Jim Roth is a Director and Chair of the firm’s Clean Energy Practice.

Earth Day in action

April is a busy time with significant holidays like Passover and Easter.

It’s also a time to celebrate the reawakening of the natural world around us as the spring equinox springs fauna and flora to life around us. And with Earth Day, April 22, approaching, it’s a great time to jump up, get out and put our lives in action for the world around us.

The first Earth Day on April 22, 1970, activated 20 million Americans from all walks of life and is widely credited with launching the modern environmental movement, although a growing consciousness had been building in America for decades. Soon the passage of landmark acts, such as the Clean Air Act, the Endangered Species Act and the Clean Water Act brought national prominence to these efforts.
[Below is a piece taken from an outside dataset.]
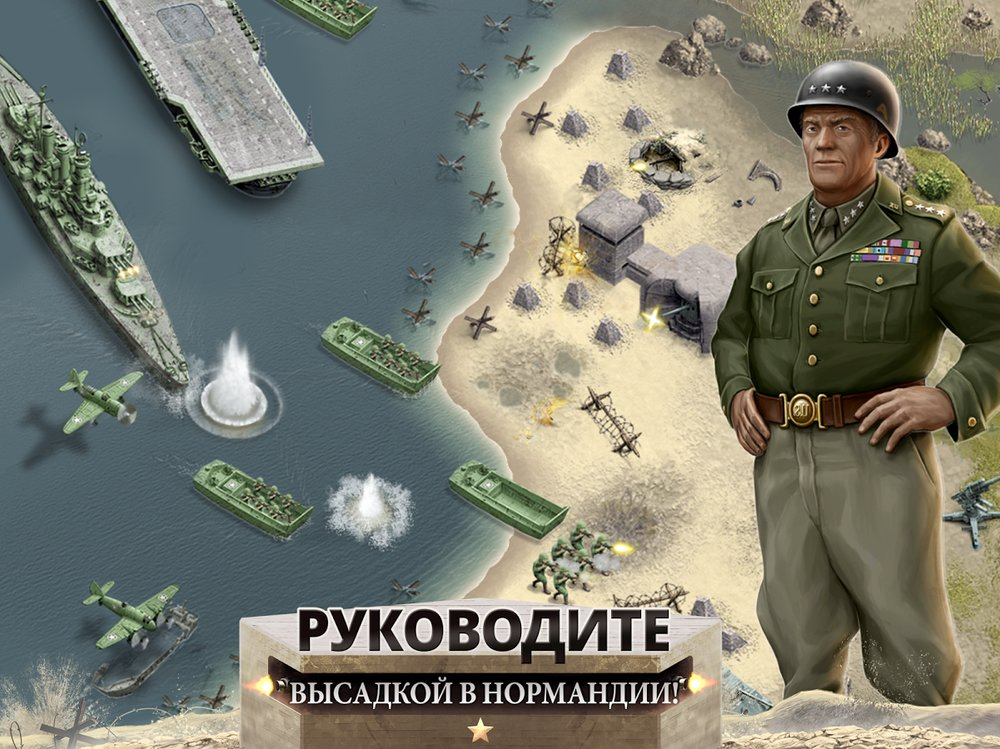 Скриншот 1944 Burning Bridges для Android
By the 1990s, Earth Day had spread across the Earth, activating more than 200 million people in over 140 countries and creating a true global awareness of the world we share in common.

So as we approach the 47th birthday of Earth Day in America, we can take great comfort in the tremendous progress that has actually been achieved here and abroad over these years and yet we have serious concerns that continue to mount and are causing grave, yes, grave consequences.

• Forests: Our planet is currently losing 56 acres of forests every minute, amounting to over 15 billion trees every year. These fading forests are necessary to combat climate change, de-carbonize our atmosphere, sustain important species and provide shelter and security to people across the globe. Former forested areas are now prone to massive erosion and displacement of cultures and animals worldwide.

• Species: Earth’s species are now going extinct faster than ever before and we have entered what credentialed scientists have described as a “sixth mass extinction brought on by global human activity.”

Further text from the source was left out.